# Enhance Lists With Overlay Data, Part 2

Part 1 of this article (DM News, April 7) showed how demographic overlay data can improve your company's top and bottom lines. However, it is tougher than one might think to interpret the profile reports that are generated by the overlay process. Several analytical traps frequently snare the untrained.This month's article will focus on how to evaluate profile reports. It also will provide insight on how to determine the quality of the ones that have been supplied by your vendor. Many of the profile products on the market today have significant shortcomings.

The article is based on a real analysis that was run for a specific automobile model. Because the analysis was done more than a decade ago, we are able to share one of the profile tables. In this table, the buyers of coupes were profiled on age of head of household, then compared with buyers of sedans as well as a sample of the entire United States.

For each of 14 age ranges, the quantity of coupe buyers is provided, followed by each range's percentage of the 62,492 coupe buyers for which the age variable was available. A critical component is the breakout of coupe buyers for which age was unavailable. This group numbers 50,230, or 44.6 percent of the 112,722 overall coupe buyers.

As was explained in the previous article, individuals who cannot be coded with a given data element almost always differ demographically from those who can. This is because representation on major overlay databases is skewed toward older individuals who live in more geographically stable households. Noncoded individuals tend to be younger and more mobile.
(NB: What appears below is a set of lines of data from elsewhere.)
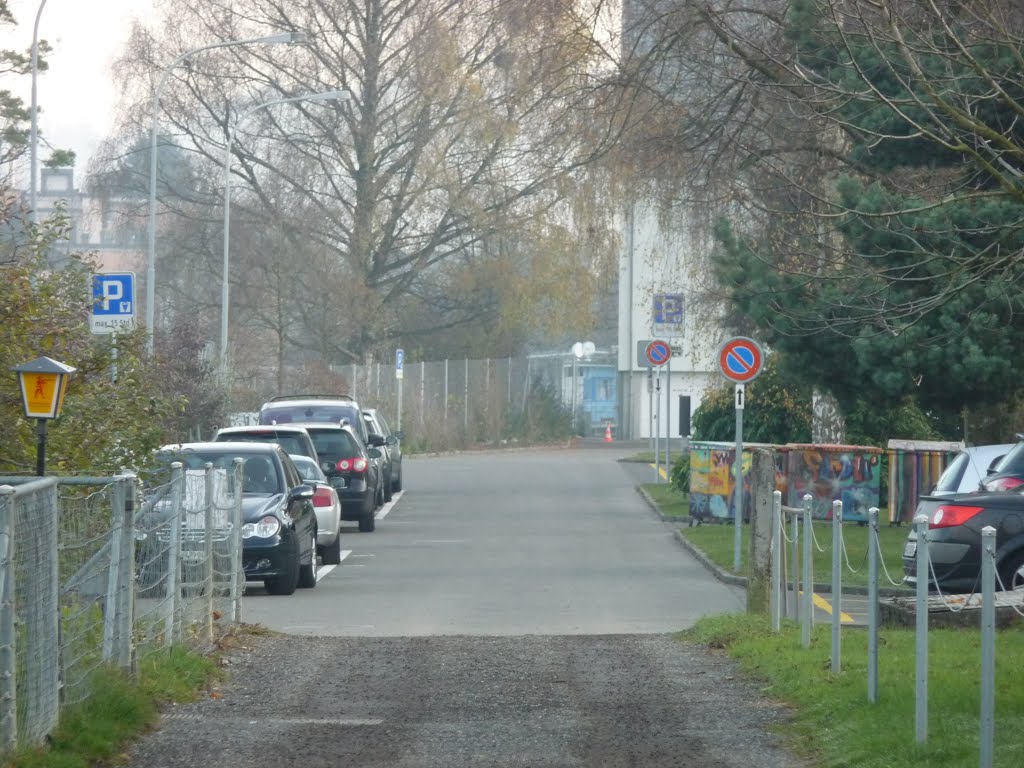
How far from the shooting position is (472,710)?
9281mm

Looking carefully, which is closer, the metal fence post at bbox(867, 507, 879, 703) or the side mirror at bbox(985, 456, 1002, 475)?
the metal fence post at bbox(867, 507, 879, 703)

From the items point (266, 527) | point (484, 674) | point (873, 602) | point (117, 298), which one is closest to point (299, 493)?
point (266, 527)

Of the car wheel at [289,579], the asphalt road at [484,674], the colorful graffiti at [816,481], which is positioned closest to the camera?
the asphalt road at [484,674]

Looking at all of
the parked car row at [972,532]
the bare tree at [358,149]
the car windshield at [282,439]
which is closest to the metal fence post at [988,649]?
the parked car row at [972,532]

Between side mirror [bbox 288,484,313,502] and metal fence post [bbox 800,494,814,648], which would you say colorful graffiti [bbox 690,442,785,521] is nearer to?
side mirror [bbox 288,484,313,502]

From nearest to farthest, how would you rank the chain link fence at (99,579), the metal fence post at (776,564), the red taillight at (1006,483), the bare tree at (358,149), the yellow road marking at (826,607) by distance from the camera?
the chain link fence at (99,579) → the metal fence post at (776,564) → the yellow road marking at (826,607) → the red taillight at (1006,483) → the bare tree at (358,149)

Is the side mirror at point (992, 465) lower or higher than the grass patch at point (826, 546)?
higher

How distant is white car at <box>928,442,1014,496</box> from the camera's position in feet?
52.4

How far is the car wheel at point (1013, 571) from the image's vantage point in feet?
47.0

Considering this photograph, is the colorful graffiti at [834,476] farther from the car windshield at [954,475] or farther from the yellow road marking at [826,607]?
the car windshield at [954,475]

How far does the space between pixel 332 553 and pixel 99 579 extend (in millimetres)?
11490

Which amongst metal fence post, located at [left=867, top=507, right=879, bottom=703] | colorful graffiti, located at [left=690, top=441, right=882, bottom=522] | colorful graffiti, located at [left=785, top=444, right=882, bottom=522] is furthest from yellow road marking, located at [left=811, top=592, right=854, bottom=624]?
colorful graffiti, located at [left=785, top=444, right=882, bottom=522]

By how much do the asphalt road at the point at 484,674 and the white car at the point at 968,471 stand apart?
7.81 feet

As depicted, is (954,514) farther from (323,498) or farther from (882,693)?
(323,498)
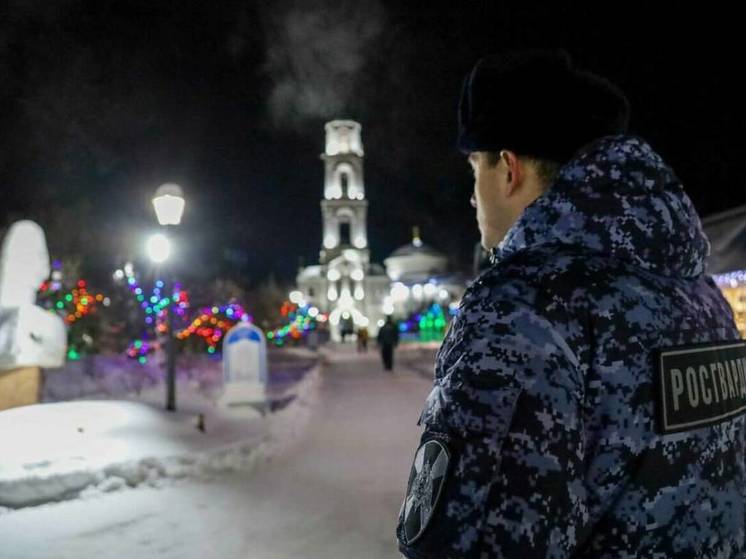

If this skew is not accounted for, the resulting profiles will be misleading. The next two columns - under Coupe Estimate - illustrate why this is true.

In the first of these columns, an approximation algorithm was used to allocate, across the 14 age ranges, the 44.6 percent of buyers for whom no age information exists. This is a sophisticated process whose mechanics are beyond the scope of this article. The resulting allocations can be remarkably accurate, and are applicable to a number of overlay data elements. However, many commercially available profile products do not include such estimates.

Compare the estimated Percent of Total column with the actual Percent of Total. For example, 18-24-year-olds account for an estimated 24.6 percent of the 112,722 overall coupe buyers. This is drastically higher than the "actual" 7.3 percent of the 62,492 age-coded buyers. Clearly, focusing on the 7.3 percent would be very misleading from a marketing perspective. The "actuals" for the 18-24 and 25-29 age ranges reflect significant under-representation. All other ranges reflect over-representation.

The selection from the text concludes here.